MAES resmi menghuni sel tahanan Polres Jakarta Pusat, usai ditetapkan sebagai tersangka kasus dugaan pornografi lantaran nekat merekam mahasiswi yang sedang mandi di kos-kosan di kawasan Cempaka Putih, Jakarta Pusat, Kamis (17/4/2025).

Baca juga : Rayakan Hari Kartini, TikTok Shop by Tokopedia Dukung Perempuan Jadi Penggerak Ekonomi Digital

"Penyidik telah melakukan pemeriksaan terhadap para saksi, termasuk korban dan seorang ahli ilmu hukum pidana, dan telah melaksanakan gelar perkara.
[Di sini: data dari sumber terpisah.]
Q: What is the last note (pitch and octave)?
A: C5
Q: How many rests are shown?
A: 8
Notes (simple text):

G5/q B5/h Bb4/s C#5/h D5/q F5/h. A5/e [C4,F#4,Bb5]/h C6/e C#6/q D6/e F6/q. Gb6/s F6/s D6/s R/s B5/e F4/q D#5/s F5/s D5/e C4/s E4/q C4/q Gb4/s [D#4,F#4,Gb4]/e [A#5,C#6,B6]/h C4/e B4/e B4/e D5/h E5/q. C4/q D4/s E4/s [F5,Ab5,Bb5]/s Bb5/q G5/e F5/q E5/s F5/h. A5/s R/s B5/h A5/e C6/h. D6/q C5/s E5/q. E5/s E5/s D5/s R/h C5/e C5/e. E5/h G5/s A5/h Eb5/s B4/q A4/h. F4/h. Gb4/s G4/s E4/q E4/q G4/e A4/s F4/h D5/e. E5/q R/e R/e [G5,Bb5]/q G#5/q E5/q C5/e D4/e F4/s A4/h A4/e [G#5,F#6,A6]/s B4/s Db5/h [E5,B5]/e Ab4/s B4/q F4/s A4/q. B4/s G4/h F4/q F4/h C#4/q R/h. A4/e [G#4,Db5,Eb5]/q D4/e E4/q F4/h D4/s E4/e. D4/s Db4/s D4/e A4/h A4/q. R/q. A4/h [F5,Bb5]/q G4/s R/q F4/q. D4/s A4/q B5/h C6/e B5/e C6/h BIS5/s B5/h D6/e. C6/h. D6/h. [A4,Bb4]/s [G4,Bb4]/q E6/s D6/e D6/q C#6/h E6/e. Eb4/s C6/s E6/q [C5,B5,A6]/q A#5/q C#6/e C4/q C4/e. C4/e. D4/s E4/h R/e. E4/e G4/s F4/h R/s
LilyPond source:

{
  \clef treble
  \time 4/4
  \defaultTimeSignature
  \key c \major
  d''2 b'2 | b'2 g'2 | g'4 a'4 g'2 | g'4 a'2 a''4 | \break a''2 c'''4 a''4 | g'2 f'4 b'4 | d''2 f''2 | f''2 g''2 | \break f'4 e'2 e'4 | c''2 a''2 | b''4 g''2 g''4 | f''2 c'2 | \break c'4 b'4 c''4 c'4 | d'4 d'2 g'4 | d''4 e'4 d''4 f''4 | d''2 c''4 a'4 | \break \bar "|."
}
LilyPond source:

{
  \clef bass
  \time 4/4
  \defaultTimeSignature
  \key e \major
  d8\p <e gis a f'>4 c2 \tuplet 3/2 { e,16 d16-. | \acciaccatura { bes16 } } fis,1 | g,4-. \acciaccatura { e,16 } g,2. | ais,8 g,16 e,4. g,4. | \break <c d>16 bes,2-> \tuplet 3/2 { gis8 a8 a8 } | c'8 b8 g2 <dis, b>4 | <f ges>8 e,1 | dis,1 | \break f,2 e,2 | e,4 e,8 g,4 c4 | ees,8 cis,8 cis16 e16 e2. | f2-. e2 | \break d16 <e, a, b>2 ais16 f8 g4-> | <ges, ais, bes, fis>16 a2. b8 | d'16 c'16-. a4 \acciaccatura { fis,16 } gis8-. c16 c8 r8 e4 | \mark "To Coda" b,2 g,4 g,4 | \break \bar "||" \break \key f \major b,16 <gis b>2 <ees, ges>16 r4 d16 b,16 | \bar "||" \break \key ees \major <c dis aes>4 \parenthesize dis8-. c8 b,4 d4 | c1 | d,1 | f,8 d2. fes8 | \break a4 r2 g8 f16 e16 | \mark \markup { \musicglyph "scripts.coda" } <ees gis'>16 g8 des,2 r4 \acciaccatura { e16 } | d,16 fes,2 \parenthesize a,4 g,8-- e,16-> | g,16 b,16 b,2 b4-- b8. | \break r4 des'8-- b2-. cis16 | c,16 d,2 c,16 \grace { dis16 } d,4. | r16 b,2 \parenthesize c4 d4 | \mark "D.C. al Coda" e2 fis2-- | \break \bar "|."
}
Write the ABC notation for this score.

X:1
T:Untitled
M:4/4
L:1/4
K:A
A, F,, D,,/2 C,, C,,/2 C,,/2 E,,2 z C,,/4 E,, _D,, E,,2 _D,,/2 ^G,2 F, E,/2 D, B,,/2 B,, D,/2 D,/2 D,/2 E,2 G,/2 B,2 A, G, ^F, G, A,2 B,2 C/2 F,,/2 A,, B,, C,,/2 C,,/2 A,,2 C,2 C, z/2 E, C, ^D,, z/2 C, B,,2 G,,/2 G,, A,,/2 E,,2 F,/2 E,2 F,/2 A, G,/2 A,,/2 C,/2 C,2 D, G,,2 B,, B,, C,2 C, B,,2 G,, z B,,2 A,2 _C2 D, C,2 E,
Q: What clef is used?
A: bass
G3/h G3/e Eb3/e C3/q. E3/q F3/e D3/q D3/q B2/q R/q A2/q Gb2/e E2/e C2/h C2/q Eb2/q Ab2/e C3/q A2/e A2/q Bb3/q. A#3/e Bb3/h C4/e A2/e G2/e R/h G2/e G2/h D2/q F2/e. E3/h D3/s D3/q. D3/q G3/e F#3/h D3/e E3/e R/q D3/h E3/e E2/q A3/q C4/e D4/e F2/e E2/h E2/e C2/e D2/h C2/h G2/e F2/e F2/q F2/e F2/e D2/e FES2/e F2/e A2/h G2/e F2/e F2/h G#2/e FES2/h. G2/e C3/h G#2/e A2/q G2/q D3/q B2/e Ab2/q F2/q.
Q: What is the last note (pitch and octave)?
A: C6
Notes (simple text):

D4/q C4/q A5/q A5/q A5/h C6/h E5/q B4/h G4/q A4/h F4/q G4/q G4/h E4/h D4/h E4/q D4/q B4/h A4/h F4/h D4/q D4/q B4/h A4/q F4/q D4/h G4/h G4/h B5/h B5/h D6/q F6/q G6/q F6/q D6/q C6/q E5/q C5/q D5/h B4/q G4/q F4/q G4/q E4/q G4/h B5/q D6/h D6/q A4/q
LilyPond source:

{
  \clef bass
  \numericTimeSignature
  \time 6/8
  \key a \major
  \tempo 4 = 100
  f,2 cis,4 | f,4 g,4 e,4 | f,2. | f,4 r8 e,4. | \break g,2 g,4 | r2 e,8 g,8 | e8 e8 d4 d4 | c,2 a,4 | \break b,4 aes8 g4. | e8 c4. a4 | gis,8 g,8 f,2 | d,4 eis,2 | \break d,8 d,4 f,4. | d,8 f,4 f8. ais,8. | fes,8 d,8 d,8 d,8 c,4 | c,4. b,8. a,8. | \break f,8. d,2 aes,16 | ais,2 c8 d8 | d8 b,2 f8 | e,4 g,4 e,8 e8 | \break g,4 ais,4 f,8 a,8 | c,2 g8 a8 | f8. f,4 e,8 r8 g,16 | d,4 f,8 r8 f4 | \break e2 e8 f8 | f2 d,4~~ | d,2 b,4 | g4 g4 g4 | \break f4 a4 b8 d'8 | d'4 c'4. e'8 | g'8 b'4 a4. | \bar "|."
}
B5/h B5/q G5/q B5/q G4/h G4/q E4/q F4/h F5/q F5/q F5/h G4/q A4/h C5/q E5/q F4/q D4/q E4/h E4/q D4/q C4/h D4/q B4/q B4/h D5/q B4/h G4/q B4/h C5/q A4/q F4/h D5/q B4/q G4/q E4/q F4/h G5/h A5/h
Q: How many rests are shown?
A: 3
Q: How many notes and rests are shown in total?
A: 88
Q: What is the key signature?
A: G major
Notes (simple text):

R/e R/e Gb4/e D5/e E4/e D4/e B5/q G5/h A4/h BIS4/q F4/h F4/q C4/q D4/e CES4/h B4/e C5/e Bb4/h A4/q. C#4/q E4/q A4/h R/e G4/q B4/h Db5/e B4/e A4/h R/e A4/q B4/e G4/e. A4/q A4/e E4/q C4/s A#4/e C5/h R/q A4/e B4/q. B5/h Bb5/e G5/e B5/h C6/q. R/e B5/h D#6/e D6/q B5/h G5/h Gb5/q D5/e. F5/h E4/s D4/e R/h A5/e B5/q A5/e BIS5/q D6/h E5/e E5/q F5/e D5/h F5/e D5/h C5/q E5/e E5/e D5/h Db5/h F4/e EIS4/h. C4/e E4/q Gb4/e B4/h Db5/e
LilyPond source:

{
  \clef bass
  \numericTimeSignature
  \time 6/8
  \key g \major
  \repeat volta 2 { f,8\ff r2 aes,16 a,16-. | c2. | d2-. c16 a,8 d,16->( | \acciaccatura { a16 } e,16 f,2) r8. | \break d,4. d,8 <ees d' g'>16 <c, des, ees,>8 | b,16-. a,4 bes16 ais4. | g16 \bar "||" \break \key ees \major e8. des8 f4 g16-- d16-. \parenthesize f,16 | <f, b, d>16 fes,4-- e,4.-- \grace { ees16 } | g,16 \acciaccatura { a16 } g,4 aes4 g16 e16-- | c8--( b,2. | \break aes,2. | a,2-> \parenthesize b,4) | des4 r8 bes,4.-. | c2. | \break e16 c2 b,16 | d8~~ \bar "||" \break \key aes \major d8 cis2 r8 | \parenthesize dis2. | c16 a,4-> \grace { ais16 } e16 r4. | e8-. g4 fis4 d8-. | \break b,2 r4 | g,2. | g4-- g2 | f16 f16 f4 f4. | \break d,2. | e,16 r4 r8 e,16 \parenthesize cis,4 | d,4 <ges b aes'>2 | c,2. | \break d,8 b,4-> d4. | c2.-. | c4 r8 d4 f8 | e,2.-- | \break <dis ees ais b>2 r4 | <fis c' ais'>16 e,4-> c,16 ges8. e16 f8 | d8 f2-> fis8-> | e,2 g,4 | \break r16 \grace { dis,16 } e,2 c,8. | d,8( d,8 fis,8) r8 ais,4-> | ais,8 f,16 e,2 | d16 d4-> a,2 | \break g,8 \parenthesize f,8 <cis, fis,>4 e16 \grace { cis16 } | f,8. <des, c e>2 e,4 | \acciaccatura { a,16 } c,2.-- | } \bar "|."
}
Terlapor telah ditetapkan sebagai tersangka dan ditahan mulai Kamis, 17 April 2025," kata Kapolres Jakarta Pusat, Kombes Susatyo Purnomo Condro dalam keterangan tertulisnya, Jumat (18/4/2025).

Kronologis kejadian bermula, saat korban berinisial SS melaporkan aksi perekaman melalui HP yang dilakukan MAES terhadap dirinya, saat sedang mandi pada Selasa (15/4/2025). 

Baca juga : Wujudkan Lapas Mandiri, Napi Bisa Diajari Bercocok Tanam dan Kelola Lahan

SS dan MAES tinggal di kos-kosan yang sama. Kamar mandinya bersebelahan. 

"Saat pelapor mandi, pelapor menyadari ada yang berusaha merekam dengan menggunakan HP. Pelapor merasa dirugikan dan trauma," papar Kombes Susatyo.

Baca juga : Pelaku Harus Dihukum Berat!

"Saat ini, penyidik sudah menyita HP tersangka dan bukti pendukung lainnya," imbuhnya.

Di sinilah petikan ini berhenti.